One, Mathematics is the language of nature. Two, Everything around us can be represented and understood through numbers. Three: If you graph the numbers of any system, patterns emerge. Therefore, there are patterns everywhere in nature.
Eh, no. Mathematics is an hallucination of ours we are trying to desperately map onto reality. I say this as a mathematician. When you look out into our reality, you know what we see? A curved universe. There is nothing in our reality that is truely STRAIGHT.
YET, we creatures came up with such an unnatural thing as a straight line. Straight lines are a uniquely human hallucination. Its the logic we use to make sense of the world, but its a Rorschach test of our own making. You are attaching meaning to it because thats what our brains do. generate meaning out of chaos.
I need to look no further than pi, which is a number that represents our feeble attempts to push the round universe into our square heads. Its trying to represent the curved universe as a straight line (and visavers) - and reality said : LOL, NOPE!! YOU get a number that is more illusive than the irrationals. A never ending non patterned number.
All of nature is not based on mathematics. Mathematics is the language we use to describe nature. Thats like saying the Grand Canyon is BASED on book describing the Grand Canyon.
1.) No its not. Its our language, not nature's.
2.) To a degree, yes. But thats because our brains are pattern seeking and pattern generating machines - not because nature follows a system WE made up.
THIS is a graph of a discovery that I made in number theory. Does it look like it has a pattern to you? I think this is the most beautiful thing I've ever seen, because IT MAKES NO SENSE. which means, we still have a lot to discover and learn
nature just follows the laws and quirks this universe has. the plants, animals and subatomic particles will keep doing the same, regardless if we have a tool or theory that can describe what they're doing.
sure, there are patterns everywhere in nature, but i would not go as far as to say that that makes mathematics a language of nature.
I would say there is no language of nature; there are things that happen, and we can approximate what happens using math. Math can be used to describe basically anything, so the fact that we can understand these things through numbers is not extraordinary.
I'd say this is a matter of philosophical preference. Everything you described can be explained as human perception using numbers and math to interpret reality. This doesn't mean that math somehow is the substructure underneath everything that is.
HOWEVER: The more I learn about computer science and information theory, the more I look at everything being built from bits - elementary particles can be looked at the same as a capacitor in a ram stick holding a TRUE or FALSE state, abstractly.
Still, I understand and can advocate for the idea that math isn't necessarily some magic code underlying everything, even if that sounds convincing. Call it an exercise in holding two opposing ideas in one's mind at the same time.
Literally everything ever has patterns that emerge as soon as you start looking for them. Math is only the "language of nature" in that the entire idea behind mathematics is that is must be consistent, otherwise it's just useless.

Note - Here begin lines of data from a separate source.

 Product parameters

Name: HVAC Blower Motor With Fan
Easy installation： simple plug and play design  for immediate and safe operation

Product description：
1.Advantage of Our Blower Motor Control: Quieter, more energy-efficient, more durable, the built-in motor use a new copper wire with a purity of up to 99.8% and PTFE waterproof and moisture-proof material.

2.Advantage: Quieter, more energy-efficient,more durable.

Basically, math deroved from the universe (specifically our study of it), and not the other way around.
This reminds me of a comment, I read a long time ago.

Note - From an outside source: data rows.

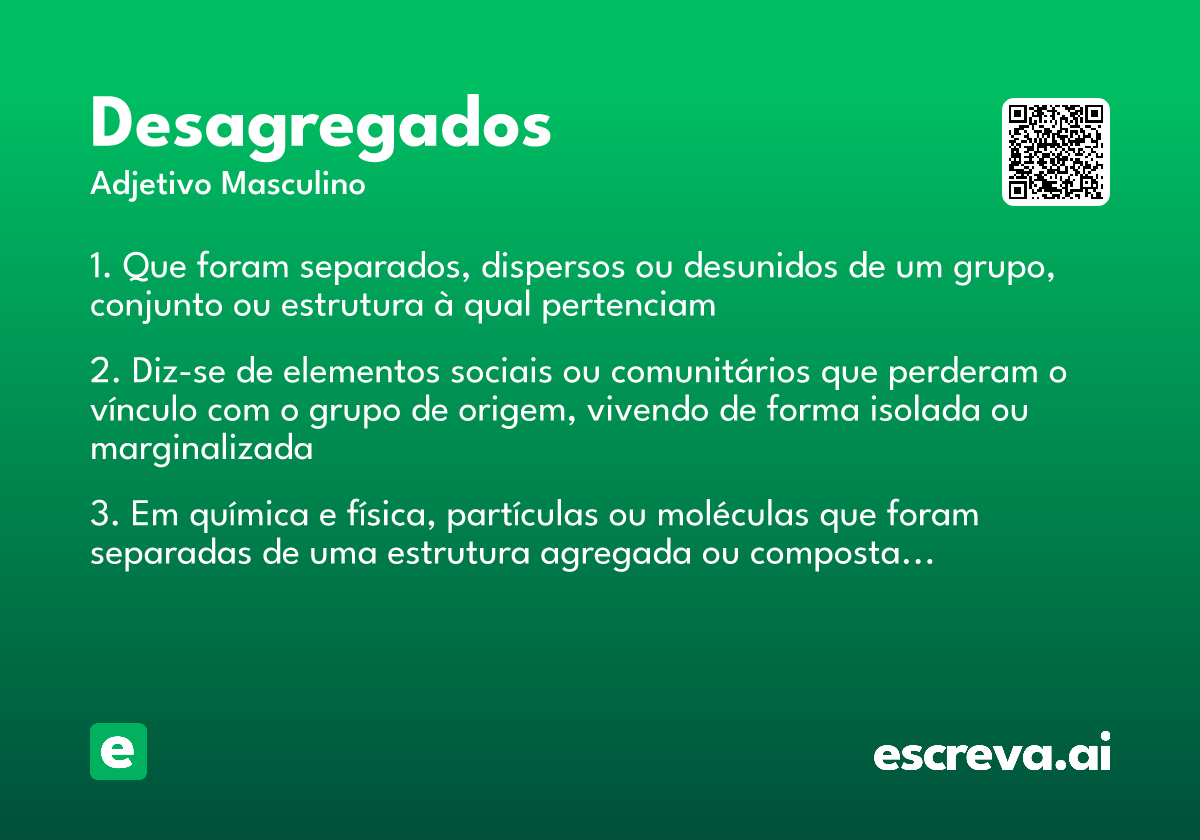 Desagregados
Adjetivo Masculino

1. Que foram separados, dispersos ou desunidos de um grupo, conjunto ou estrutura à qual pertenciam

2. Diz-se de elementos sociais ou comunitários que perderam o vínculo com o grupo de origem, vivendo de forma isolada ou marginalizada

3. Em química e física, partículas ou moléculas que foram separadas de uma estrutura agregada ou composta…

e

escreva.ai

It was something like this: "I played The Sims, and everything was business as usual, my Sims went to University, and got a degree in Computer Science until they proved they live in a simulation. I stopped playing Sims for that night."

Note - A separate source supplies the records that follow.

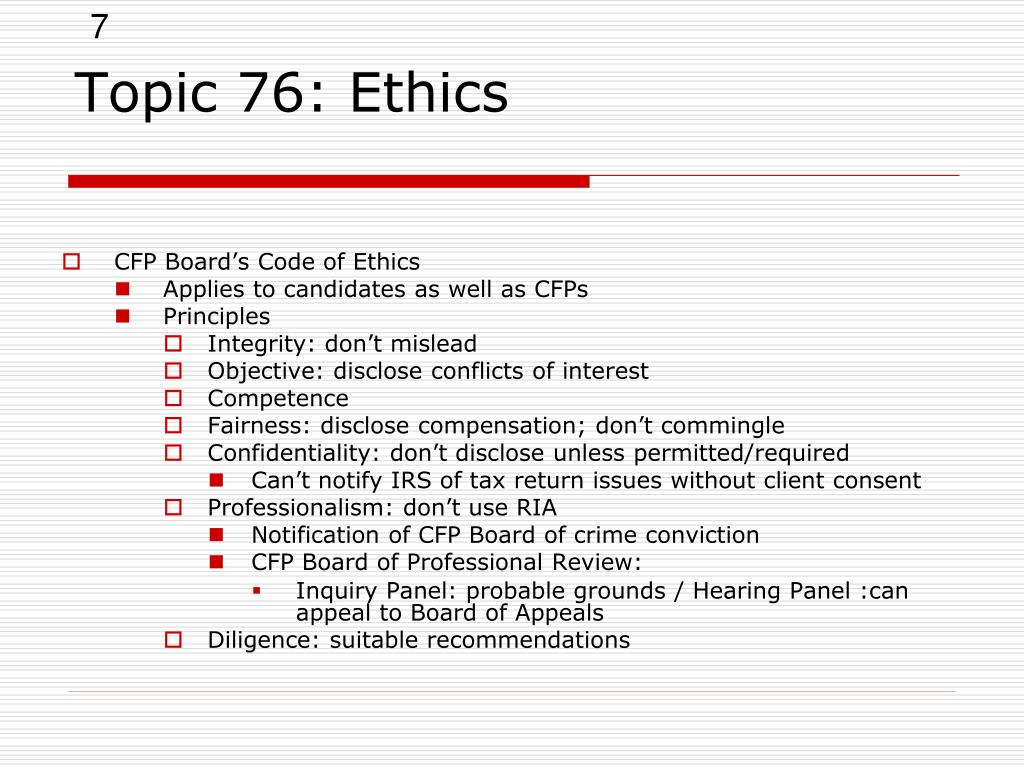 7

Topic 76: Ethics

- CFP Board’s Code of Ethics
  - Applies to candidates as well as CFPs
  - Principles
    - Integrity: don’t mislead
    - Objective: disclose conflicts of interest
    - Competence
    - Fairness: disclose compensation; don’t commingle
    - Confidentiality: don’t disclose unless permitted/required
      - Can’t notify IRS of tax return issues without client consent
    - Professionalism: don’t use RIA
      - Notification of CFP Board of crime conviction
      - CFP Board of Professional Review:
        - Inquiry Panel: probable grounds / Hearing Panel :can appeal to Board of Appeals
    - Diligence: suitable recommendations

Also explains why the world is so fucked up and how fascism can take. Also explains why there so many assholes in the world.
Most people at some point play evil when they played Sims. Weather it was the simple version and you cause tornadoes to tear through your city. Our the more modern versions. I seen clips were players would lock a character in a doorless room. Or take away the ladder in the pool and the character would drown.
There other examples but it maybe why Trump is so popular in America and why so many people that actually want the world to burn and enjoy fucking up the environment.
Some things I think about occasionally. So should you.
Nah I don't think so. What people do in a simulation can approximate what they'd do in real life with no consequences but in real life there are always consequences. And most people need to see themselves as the hero in their own story so they won't do things that they perceive as evil.
It seems to me that most individual people think they are right in whatever they're doing. Including voting for Trump, being hateful, etc.
Our "universe" simultaneously is and is not a simulation because reality is relative to the seer. It's a fun thing to think about but pointless due to our limited understanding on what would make one universe 'real' and another a 'simulation', since really they're one and the same, just at different scales. It is interesting to think about though whether or not our universe has a parent universe which it exists inside of. And if so how deep that nesting goes. If our universe isn't contained inside something else, does that mean our universe simply is everything? No way to really know.
Right. By whatever logic we deduce that our universe is simulated, it would be just as likely that our simulators are also simulated. And from there you get simulations on to infinity and a simulation becomes as real as reality gets.
i had an idea for a skit where, we exit the simulation and can "meet god", our simulation runners - and when I hear all about who they are and what they do, I'd ask them: "So, who created you?" and they'd all laugh and say "we don't know"
Sometimes I like to think that for some being, the earth is the size of a cell, and we humans are like bacteria trying to keep it alive and we are part of something insanely massive, at least massive to us.